In 1981 Mary Lyon of the Medical Research Council, Radiobiology Unit, Harwell presented a paper to the International Commission entitled Sensitivity of various germ-cell stages to environmental mutagens. Among the conclusions the pape1r said:
"In instances in which exposure is not continuous but occasional it may be possible to remove a large part of the genetic hazard by avoiding conception for a few months after exposure. Such cases might include accidental exposure, or some types of medical treatment."
This was among the first papers to underline the importance of the preconception period for the prevention of mutations and genetic damage.

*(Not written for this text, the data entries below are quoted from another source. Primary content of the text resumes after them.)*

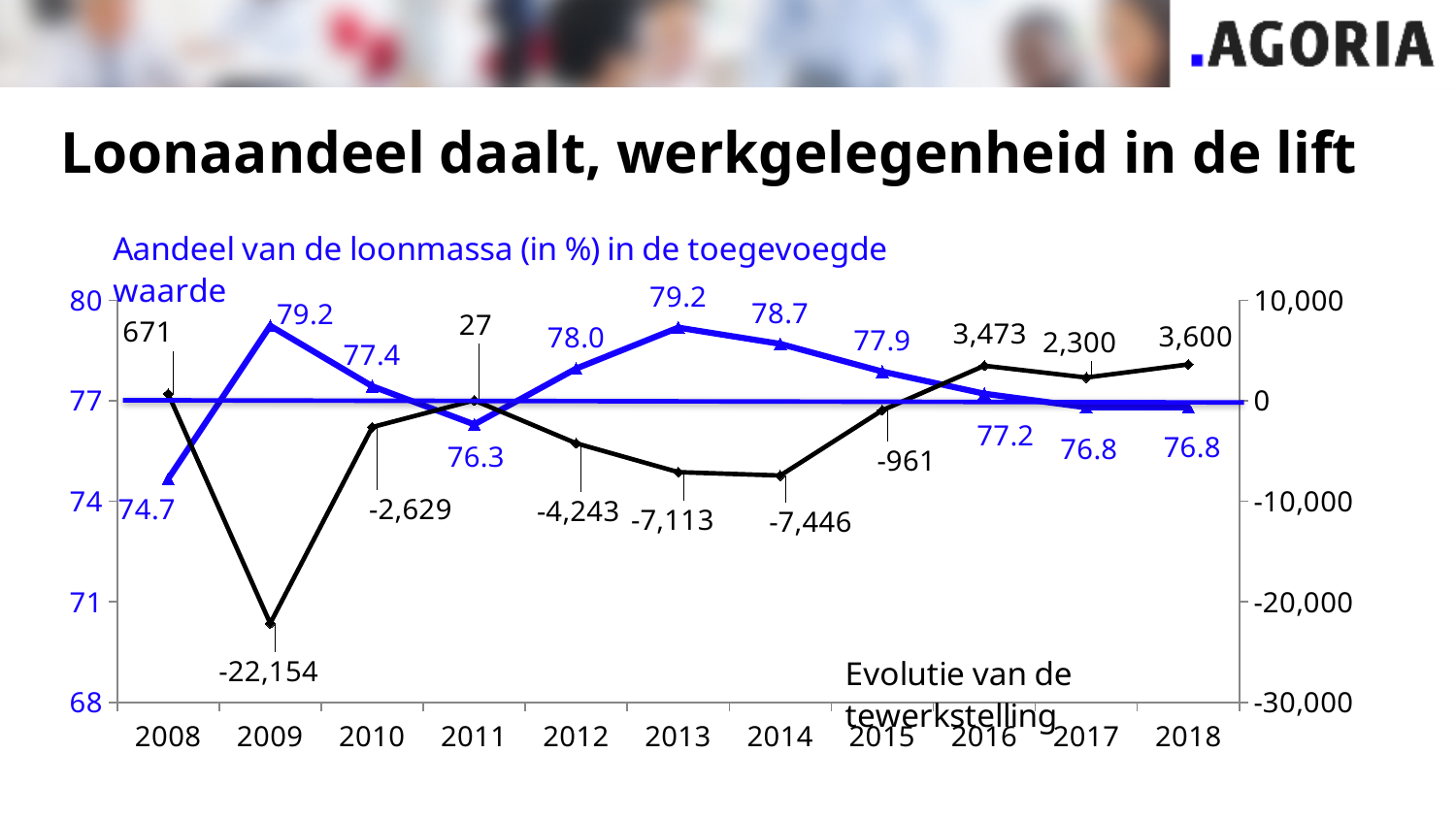
What is the difference between the 'Evolutie van de tewerkstelling' values for 2016 and 2017? 1,173 Which year has the larger 'Evolutie van de tewerkstelling' value, 2013 or 2015? 2015 What is the value of the 'Aandeel van de loonmassa' series in 2008? 74.7 What is the value of the 'Evolutie van de tewerkstelling' series in 2009? -22,154 What type of chart is shown on the slide? Line chart Does the 'Aandeel van de loonmassa' series rise or fall from 2013 to 2018? Fall What is the value of the 'Aandeel van de loonmassa' series in 2014? 78.7 In which year is the 'Evolutie van de tewerkstelling' series at its lowest? 2009 In which year is the 'Aandeel van de loonmassa' series at its lowest? 2008 What is the value of the 'Evolutie van de tewerkstelling' series in 2018? 3,600 How many years are shown on the x axis? 11 In which year is the 'Evolutie van de tewerkstelling' series at its highest? 2018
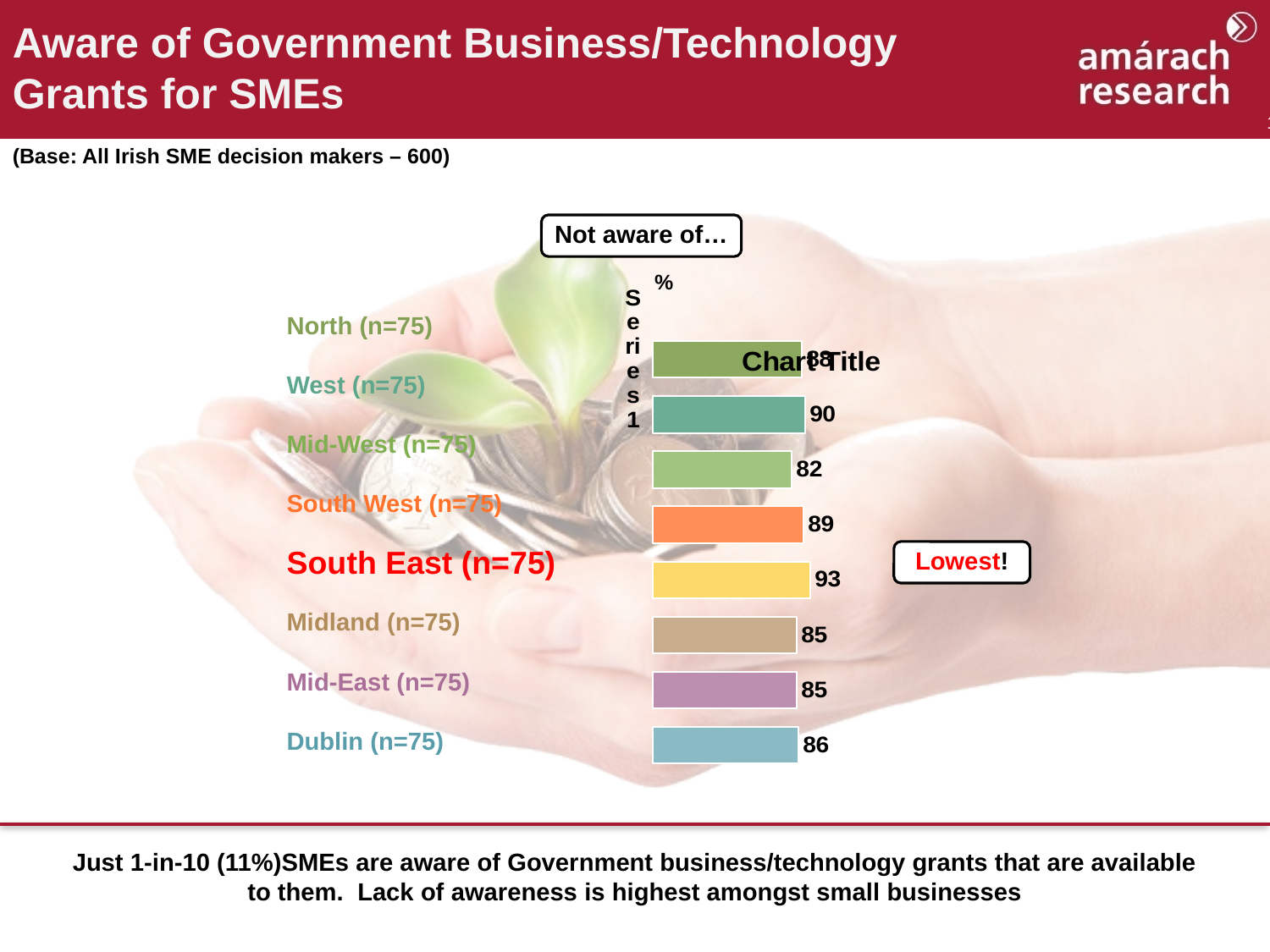
Which region has the highest value in the chart? South East (n=75) What is the value for Dublin (n=75)? 86 What type of chart is shown on the slide? bar chart What is the value for West (n=75)? 90 What is the difference between the values for South East (n=75) and Mid-West (n=75)? 11 What is the value for South East (n=75)? 93 What is the value for Mid-West (n=75)? 82 Which is larger, the value for West (n=75) or the value for Dublin (n=75)? West (n=75) Which region does the 'Lowest!' callout point to? South East (n=75) What is the value for Midland (n=75)? 85 Which region has the lowest value in the chart? Mid-West (n=75) How many regions are plotted in the chart? 8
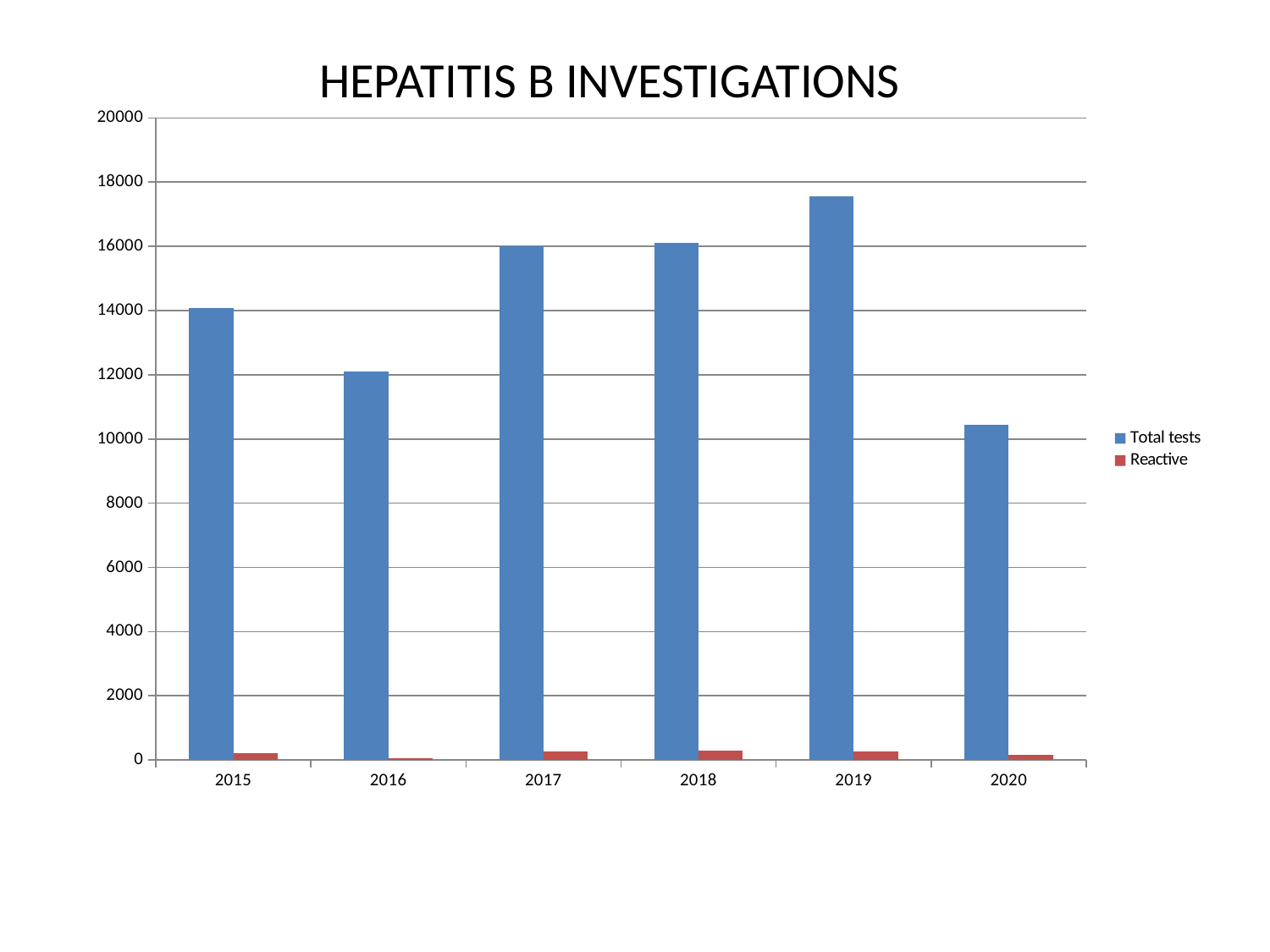
Which year has the lowest value for Total tests? 2020 Which series is shown in red in the legend? Reactive How many years are shown on the x axis? 6 Which is larger, Total tests in 2015 or Total tests in 2016? 2015 Is the value for Total tests in 2020 greater or less than 12000? less How many series does the legend list? 2 Is the value for Total tests in 2019 greater or less than 16000? greater What is the title of the chart? HEPATITIS B INVESTIGATIONS What kind of chart is shown on the slide? Bar chart Which year has the lowest value for Reactive? 2016 Which year has the highest value for Total tests? 2019 Is the value for Total tests in 2016 greater or less than 14000? less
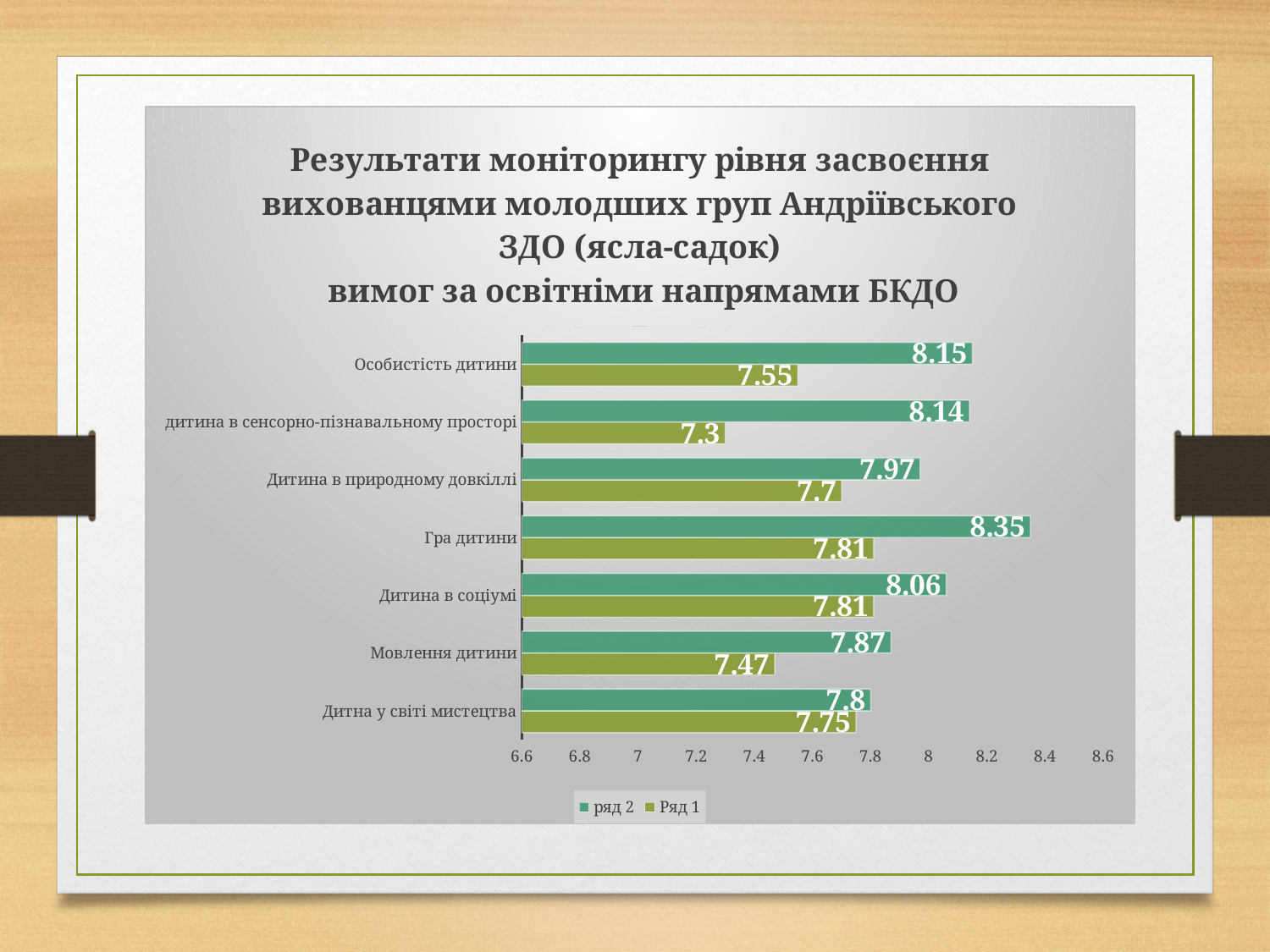
What are the two legend entries of the chart? ряд 2 and Ряд 1 How many series does the legend list? 2 What is the value of Ряд 1 for дитина в сенсорно-пізнавальному просторі? 7.3 Which category has the highest value for ряд 2? Гра дитини How many categories are shown on the chart? 7 Which category has the lowest value for ряд 2? Дитна у світі мистецтва Which category has the lowest value for Ряд 1? дитина в сенсорно-пізнавальному просторі What is the value of Ряд 1 for Мовлення дитини? 7.47 Which is larger for Дитина в природному довкіллі: ряд 2 or Ряд 1? ряд 2 What is the value of ряд 2 for Гра дитини? 8.35 What is the difference between ряд 2 and Ряд 1 for Особистість дитини? 0.6 What type of chart is shown on the slide? bar chart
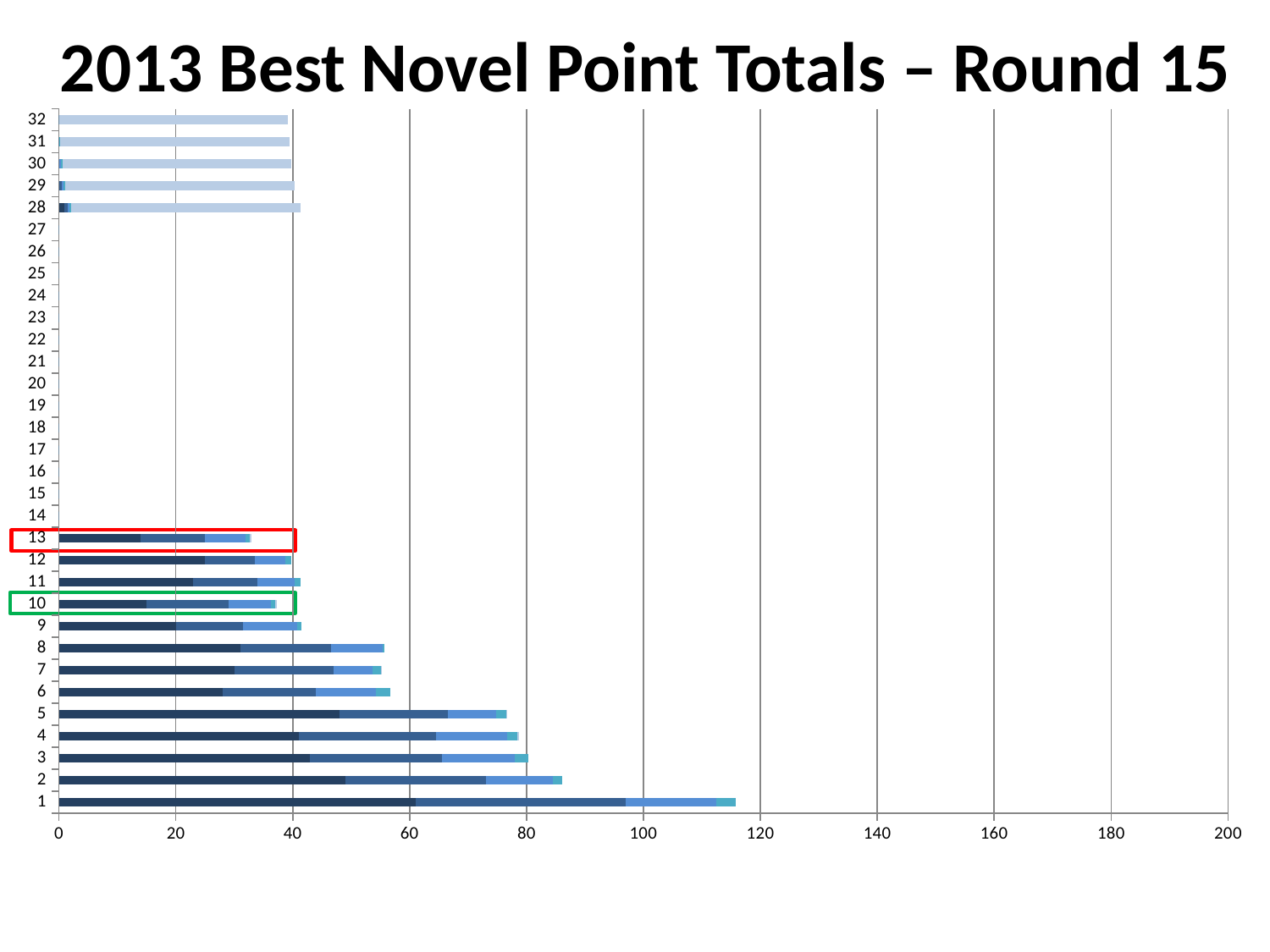
Is the total value for category 13 greater or less than 40? less Is the total value for category 8 greater or less than 60? less Is the total value for category 2 greater or less than 80? greater How many categories are listed on the vertical axis of the chart? 32 What is the title of the chart? 2013 Best Novel Point Totals – Round 15 What kind of chart is shown on the slide? bar chart Which category label is outlined with a red box on the chart? 13 Which category has the longest bar in the chart? 1 Which has the larger total, category 8 or category 13? 8 Which has the larger total, category 1 or category 2? 1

The final report of the Intemational Commission under the Chairmanship of Mary Lyon concluded (ICPEMC, 1983):
"It may be particularly important to know the risk to maturing stages of germ cells, since it may be possible to avoid the genetic harm done to these stages, if the accidentally exposed individuals refrain from conception for 3 months."
The period of heightened susceptibility for women is discussed in Chapter Two and for men in Chapter Three. In both these chapters the causes of damage to germ cells and embryo are chosen for the light that they throw on these susceptible periods rather than for their common occurrence. Counselling to reduce the risk of handing on recessive disorders to the next generation is outside the scope of this book. Evidence is, however, introduced aimed at reducing genetic harm caused by new mutations.